EU business leaders 'extremely concerned' at lack of Brexit progress
European business leaders have urged the Government to make its Brexit plans clear or risk confidence in the British economy.
Several representatives of corporate lobby groups spoke out after a meeting with Theresa May in Downing Street yesterday.
Firms told the Prime Minister they wanted to see a "status quo" transition deal which retains existing trading arrangements between the UK and the continent, to avoid a 'cliff edge' for businesses.
And they warned that without progress soon companies would have to begin making contingency plans in case tariffs were imposed on goods.
Mrs May was also presented with a survey from the Confederation of British Industry (CBI) showing that 60% of its members are may have to start making plans as early as March.
“Business is extremely concerned with the slow pace of negotiations and the lack of progress only one month before the decisive December European Council," said Emma Marcegaglia, the president of umbrella group BusinessEurope, which organised the meeting.
"We urge the UK Government to make good on its Florence commitments by providing concrete proposals on the three issues critical for talks to move to the next phase including citizens’ rights, the situation of Ireland and the financial settlement."

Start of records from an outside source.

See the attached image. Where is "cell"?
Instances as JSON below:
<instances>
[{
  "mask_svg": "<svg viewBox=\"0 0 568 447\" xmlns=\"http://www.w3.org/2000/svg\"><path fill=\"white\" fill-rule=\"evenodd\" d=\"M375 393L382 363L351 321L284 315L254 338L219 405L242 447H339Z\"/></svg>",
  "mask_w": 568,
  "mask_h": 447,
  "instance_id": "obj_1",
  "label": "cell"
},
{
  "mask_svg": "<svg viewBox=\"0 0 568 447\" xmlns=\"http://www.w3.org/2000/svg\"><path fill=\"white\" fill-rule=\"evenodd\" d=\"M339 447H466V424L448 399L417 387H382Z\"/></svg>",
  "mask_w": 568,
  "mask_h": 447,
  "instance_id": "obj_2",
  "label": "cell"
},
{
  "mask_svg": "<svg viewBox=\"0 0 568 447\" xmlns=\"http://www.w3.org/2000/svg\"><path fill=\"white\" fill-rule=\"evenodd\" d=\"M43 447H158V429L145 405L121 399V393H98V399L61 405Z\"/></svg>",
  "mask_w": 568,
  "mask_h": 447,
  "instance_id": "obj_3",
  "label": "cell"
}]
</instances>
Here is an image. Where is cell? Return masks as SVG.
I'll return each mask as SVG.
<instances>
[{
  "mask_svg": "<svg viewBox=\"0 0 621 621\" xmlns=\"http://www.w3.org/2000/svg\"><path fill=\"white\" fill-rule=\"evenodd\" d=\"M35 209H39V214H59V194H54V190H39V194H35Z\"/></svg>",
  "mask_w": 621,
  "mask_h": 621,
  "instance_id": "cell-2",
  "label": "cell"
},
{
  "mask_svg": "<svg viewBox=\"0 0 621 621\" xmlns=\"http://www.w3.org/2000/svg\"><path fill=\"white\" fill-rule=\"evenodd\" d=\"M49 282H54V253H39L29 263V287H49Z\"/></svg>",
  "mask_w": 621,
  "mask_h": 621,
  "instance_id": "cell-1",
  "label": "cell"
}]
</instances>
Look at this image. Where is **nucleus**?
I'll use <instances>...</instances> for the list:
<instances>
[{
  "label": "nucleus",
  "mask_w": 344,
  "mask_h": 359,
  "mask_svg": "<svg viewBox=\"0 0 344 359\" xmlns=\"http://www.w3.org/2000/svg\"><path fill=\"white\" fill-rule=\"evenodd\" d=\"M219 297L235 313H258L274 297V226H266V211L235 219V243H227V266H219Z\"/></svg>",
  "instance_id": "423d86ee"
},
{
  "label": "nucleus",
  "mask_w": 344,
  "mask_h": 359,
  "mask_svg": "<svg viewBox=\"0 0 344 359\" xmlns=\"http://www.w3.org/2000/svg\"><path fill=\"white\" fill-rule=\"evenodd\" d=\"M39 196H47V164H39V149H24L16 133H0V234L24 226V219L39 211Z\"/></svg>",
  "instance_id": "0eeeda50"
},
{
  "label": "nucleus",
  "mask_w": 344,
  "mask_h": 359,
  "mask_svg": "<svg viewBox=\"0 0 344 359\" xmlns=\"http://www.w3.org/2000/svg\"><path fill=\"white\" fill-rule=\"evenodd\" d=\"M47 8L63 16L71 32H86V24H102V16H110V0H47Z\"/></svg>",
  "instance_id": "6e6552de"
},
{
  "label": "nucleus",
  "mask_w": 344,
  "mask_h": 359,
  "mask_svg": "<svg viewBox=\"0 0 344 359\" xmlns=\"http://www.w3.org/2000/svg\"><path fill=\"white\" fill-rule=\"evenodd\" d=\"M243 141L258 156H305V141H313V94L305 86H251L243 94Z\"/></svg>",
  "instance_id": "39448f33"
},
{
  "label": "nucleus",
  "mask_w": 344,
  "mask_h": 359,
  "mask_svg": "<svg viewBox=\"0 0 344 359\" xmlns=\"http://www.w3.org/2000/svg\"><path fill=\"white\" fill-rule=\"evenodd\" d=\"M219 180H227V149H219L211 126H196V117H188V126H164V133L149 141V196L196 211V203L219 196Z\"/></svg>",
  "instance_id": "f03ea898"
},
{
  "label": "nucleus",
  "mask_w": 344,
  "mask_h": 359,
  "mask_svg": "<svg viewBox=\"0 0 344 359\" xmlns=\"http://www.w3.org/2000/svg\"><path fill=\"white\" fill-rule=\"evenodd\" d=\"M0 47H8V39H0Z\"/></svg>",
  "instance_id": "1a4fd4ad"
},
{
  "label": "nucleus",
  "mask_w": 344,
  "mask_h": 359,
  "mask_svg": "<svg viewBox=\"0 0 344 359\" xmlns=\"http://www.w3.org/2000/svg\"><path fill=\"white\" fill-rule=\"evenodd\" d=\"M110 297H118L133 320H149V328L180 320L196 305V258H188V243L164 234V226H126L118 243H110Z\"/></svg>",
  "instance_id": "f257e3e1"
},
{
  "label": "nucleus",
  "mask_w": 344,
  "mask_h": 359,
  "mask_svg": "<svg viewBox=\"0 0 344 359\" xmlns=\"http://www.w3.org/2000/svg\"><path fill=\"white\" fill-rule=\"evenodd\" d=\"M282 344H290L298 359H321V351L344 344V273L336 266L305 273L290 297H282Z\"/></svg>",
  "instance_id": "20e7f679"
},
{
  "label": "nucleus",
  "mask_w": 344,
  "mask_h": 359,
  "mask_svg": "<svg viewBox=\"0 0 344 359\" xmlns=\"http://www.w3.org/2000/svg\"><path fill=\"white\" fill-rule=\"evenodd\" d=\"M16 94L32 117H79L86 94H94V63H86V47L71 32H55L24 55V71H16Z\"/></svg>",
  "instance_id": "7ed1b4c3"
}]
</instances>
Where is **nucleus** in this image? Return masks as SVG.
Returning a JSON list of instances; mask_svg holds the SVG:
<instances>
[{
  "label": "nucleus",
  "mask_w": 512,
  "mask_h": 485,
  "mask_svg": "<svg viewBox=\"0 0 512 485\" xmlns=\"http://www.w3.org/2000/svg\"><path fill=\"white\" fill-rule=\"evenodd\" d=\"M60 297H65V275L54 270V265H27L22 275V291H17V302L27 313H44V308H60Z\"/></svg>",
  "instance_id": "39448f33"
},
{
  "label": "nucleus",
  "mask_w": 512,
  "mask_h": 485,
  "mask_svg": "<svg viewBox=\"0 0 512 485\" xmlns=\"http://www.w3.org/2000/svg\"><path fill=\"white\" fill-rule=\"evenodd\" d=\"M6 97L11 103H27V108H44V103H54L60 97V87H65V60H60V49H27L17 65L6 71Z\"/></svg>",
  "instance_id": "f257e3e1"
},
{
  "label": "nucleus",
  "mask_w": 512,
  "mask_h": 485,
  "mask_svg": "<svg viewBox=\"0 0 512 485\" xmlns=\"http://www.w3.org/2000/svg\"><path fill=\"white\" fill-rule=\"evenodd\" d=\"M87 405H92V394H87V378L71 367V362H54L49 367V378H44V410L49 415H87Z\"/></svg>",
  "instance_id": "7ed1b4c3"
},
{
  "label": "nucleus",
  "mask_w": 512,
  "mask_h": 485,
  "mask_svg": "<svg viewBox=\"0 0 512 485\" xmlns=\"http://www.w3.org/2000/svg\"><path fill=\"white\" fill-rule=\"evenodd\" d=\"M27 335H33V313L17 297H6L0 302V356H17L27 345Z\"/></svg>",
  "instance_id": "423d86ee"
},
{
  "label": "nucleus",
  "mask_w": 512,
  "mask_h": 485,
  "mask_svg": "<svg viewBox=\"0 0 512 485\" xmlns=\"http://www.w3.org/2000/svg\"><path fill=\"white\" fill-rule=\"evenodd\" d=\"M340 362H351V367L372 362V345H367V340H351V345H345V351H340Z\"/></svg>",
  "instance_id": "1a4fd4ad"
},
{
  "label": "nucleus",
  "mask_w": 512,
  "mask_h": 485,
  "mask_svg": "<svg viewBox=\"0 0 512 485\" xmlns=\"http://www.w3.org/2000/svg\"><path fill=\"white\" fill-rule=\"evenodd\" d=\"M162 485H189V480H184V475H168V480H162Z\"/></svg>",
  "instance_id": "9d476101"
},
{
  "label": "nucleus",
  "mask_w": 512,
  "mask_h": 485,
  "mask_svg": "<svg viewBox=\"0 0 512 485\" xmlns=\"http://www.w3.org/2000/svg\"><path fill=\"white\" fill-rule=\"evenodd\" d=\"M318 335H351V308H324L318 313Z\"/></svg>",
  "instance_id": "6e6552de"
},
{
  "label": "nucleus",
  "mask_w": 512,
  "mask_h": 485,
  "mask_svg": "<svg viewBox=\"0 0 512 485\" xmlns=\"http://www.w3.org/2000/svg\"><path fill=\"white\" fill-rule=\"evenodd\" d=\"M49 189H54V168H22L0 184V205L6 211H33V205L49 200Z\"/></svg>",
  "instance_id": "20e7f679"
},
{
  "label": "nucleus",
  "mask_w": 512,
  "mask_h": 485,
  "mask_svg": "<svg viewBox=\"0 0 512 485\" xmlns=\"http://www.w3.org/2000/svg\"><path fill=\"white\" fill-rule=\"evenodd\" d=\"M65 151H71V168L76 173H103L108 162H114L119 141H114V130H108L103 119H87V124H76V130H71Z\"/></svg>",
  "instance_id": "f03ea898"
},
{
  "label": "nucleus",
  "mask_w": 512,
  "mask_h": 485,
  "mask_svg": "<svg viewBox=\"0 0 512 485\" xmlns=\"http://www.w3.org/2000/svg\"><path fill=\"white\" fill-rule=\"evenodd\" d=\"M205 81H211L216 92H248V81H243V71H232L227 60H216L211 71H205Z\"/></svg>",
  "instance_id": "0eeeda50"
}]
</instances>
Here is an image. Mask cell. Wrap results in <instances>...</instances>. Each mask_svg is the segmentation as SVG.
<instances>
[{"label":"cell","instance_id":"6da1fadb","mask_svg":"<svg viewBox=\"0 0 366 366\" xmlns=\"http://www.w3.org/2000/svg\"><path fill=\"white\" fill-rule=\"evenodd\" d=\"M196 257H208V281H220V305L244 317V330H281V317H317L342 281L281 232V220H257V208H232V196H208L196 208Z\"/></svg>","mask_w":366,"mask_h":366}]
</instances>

"We told them that they’ve lost a year because nothing happened. Now you have two weeks in which you have to be very clear," Ms Marcegaglia added.
She said it was "very, very bad" that firms were having to make special arrangements in case of a 'no deal' Brexit. "If [businesses] don’t have certainty, they will simply go away," she said.
That sentiment was echoed by the head of the CBI, Carolyn Fairbairn: “This is very urgent now - firms will soon have no choice but to assume the worst in terms of planning for no deal."
“A transition period reflecting the current arrangements remains the priority on both sides of the Channel. While businesses welcomed the Prime Minister’s Florence speech, we now need to move beyond warm words if jobs, investment and living standards are to be protected," she added.
The head of Irish business group Ibec, Danny McCoy, joined the chorus of concern, saying: “Business is increasingly frustrated and concerned at the lack of progress in negotiations. To move past the first phase of talks, which covers Ireland, the financial settlement and citizens’ rights, we need practical solutions and firm commitments, not just rhetoric.”